LagerNVS
Hypothesis & Idea:
Novel View Synthesis (NVS) has long been approached through per-scene optimization (eg NeRF, 3DGS): Images -> Encoder(Optimization) -> Render. Recently, people have started to use learned feed-forward reconstuction models: Images -> Encoder(Learned) -> Render. The next, pioneered by [LVSM], is to not only learn the scene encoding but also the rendering end-to-end. Authors explore this idea and architectural choices for it.
Method
The main architectural contribution is the following:
They follow the encoder-decoder paradigm. Instead of having a “bottleneck” that restricts the size of the latent representation, they use a “highway” latent representation, which size corresponds to the number of input images.
Results
- highway > bottleneck
- VGGT pretrained weights >> Dino pretrained weights > random init.

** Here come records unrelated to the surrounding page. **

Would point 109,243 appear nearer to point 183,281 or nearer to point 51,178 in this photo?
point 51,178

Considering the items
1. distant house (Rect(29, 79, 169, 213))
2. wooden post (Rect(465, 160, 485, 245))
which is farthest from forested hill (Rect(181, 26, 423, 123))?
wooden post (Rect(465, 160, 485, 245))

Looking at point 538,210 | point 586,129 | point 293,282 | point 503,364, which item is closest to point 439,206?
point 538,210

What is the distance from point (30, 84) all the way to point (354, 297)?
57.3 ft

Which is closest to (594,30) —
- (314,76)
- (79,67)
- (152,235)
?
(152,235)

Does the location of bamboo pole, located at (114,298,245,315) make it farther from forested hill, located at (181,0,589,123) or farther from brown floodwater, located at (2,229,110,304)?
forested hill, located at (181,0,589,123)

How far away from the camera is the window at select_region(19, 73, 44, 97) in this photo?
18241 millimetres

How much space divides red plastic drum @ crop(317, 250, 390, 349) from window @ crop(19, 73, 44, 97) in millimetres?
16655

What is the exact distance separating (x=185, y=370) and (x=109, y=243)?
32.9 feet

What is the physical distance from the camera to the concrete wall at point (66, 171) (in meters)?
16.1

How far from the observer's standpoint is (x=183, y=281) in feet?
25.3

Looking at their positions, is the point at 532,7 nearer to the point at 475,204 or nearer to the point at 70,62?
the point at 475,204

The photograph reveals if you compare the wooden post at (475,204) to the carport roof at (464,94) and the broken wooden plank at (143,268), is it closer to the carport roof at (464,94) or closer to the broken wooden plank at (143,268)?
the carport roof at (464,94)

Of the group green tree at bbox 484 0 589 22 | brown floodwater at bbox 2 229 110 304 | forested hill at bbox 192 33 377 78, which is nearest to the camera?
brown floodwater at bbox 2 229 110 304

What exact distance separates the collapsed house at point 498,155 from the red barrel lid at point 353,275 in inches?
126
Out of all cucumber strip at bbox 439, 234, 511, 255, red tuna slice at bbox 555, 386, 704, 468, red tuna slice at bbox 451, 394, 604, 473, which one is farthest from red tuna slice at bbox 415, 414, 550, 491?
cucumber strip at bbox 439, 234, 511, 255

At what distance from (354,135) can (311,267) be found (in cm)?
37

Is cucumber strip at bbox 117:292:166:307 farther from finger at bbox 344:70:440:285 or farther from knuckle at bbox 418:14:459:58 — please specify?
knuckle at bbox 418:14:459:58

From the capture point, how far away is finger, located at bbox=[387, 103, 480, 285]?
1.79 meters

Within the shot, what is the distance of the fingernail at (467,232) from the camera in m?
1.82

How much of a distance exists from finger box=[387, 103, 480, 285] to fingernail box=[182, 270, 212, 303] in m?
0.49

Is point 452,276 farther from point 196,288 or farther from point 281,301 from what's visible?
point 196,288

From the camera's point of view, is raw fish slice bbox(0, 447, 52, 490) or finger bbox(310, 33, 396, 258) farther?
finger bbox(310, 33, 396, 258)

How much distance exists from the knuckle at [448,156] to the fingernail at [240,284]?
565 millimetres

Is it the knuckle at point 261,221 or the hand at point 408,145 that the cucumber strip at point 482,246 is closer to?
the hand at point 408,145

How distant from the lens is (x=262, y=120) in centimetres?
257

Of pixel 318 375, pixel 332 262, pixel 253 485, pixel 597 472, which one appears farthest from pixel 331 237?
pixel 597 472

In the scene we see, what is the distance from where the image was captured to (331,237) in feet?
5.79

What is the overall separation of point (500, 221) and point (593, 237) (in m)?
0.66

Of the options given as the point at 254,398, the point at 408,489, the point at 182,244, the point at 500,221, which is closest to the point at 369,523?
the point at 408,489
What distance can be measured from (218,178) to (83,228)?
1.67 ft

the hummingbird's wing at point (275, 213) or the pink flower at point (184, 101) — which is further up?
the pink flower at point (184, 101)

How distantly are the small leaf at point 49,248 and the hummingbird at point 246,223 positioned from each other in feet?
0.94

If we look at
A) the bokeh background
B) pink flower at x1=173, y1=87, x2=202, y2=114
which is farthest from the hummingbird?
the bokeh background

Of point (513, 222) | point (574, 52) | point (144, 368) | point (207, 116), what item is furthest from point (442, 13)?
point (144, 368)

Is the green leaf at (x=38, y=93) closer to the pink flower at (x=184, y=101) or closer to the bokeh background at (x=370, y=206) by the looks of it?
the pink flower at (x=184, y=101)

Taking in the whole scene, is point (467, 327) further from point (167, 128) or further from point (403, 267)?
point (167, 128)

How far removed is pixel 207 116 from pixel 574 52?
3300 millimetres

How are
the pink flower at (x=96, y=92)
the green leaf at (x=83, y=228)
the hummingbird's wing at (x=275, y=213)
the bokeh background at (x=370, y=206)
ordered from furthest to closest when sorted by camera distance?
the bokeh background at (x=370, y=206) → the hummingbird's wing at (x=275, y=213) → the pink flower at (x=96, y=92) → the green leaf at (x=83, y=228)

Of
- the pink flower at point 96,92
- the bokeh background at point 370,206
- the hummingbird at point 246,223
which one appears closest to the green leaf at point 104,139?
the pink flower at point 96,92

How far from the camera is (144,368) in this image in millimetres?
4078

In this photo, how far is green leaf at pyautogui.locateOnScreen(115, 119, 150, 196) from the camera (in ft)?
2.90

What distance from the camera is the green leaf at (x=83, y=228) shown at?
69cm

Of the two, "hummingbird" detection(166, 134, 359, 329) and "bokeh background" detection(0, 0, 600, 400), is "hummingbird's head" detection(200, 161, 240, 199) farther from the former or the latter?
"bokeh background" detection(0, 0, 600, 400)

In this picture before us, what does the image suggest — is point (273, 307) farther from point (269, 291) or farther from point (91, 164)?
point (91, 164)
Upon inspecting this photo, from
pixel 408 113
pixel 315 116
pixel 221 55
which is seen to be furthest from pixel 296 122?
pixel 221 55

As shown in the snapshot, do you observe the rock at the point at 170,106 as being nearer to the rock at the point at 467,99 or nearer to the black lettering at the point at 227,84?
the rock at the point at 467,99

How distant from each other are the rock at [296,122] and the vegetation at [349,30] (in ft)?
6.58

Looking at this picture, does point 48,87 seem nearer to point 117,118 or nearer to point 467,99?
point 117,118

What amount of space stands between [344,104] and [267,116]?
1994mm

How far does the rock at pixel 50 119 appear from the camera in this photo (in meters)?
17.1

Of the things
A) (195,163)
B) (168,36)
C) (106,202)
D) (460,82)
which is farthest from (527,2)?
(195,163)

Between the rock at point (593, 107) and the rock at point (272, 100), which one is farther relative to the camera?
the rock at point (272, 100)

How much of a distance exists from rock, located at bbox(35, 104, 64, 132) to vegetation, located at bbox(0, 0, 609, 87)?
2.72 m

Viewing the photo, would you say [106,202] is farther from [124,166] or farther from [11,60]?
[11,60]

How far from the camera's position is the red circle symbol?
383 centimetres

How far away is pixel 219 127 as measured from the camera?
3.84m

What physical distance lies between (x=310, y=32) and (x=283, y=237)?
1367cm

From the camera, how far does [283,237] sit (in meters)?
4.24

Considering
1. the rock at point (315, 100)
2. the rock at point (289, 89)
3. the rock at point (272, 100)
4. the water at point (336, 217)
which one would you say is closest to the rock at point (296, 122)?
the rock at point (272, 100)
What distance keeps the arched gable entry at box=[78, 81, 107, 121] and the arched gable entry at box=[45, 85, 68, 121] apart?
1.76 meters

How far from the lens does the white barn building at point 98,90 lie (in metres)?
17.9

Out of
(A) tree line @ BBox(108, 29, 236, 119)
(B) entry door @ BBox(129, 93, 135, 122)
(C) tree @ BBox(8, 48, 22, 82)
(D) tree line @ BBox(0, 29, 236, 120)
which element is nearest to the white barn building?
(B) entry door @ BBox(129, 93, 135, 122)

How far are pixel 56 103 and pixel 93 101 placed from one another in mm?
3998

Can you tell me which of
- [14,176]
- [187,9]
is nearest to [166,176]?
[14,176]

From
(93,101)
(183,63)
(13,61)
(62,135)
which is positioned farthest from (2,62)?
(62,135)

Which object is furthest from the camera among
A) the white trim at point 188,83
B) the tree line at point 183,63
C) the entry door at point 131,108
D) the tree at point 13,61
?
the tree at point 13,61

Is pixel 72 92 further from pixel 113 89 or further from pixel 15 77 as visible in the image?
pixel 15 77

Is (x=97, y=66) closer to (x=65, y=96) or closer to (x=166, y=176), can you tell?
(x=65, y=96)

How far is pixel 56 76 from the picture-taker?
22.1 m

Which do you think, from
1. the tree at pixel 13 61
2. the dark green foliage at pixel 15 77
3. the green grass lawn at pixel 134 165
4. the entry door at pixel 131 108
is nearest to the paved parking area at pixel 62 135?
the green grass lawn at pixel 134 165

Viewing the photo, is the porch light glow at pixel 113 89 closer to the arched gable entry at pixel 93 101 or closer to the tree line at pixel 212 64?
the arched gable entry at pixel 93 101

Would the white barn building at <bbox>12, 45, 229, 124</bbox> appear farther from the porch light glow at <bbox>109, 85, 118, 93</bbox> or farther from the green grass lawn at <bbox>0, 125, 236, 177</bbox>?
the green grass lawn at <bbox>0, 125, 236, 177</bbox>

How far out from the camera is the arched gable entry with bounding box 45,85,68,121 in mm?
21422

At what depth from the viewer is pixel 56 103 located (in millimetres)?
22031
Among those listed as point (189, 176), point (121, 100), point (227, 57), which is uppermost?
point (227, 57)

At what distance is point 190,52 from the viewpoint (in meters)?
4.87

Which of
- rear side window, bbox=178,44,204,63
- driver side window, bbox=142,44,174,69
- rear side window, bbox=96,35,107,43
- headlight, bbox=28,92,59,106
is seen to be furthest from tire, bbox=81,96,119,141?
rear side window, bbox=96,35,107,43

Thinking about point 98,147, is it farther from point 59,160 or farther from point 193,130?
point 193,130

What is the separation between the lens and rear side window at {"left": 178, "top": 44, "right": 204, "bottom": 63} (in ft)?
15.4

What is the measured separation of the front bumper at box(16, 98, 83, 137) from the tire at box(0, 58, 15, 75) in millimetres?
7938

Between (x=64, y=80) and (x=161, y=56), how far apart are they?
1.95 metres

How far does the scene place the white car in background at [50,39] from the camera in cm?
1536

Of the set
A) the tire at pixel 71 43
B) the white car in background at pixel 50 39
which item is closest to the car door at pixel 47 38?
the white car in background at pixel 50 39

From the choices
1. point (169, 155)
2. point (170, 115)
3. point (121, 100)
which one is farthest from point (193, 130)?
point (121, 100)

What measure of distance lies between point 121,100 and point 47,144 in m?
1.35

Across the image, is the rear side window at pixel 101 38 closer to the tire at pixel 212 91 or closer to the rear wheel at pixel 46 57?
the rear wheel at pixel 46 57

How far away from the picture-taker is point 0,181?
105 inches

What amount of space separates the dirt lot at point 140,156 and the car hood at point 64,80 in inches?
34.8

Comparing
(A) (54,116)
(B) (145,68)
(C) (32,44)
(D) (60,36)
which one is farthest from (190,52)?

- LagerNVS >> Feed-forward 3DGS methods
Thoughts
- I think that the results that highway > bottleneck is expected as is just increases the capacity of the latent scene representation.
- The fact that VGGT pretrained weights >> Dino pretrained weights shows that some understanding of 3D is beneficial (and that VGGT has a consistent latent representation)
- Most interesting and somewhat surprising is that LagerNVS is way better than feed-forward 3DGS methods. The authors say that this is in part because the neural approach can fill simple unseen regions, which 3DGS cannot by design.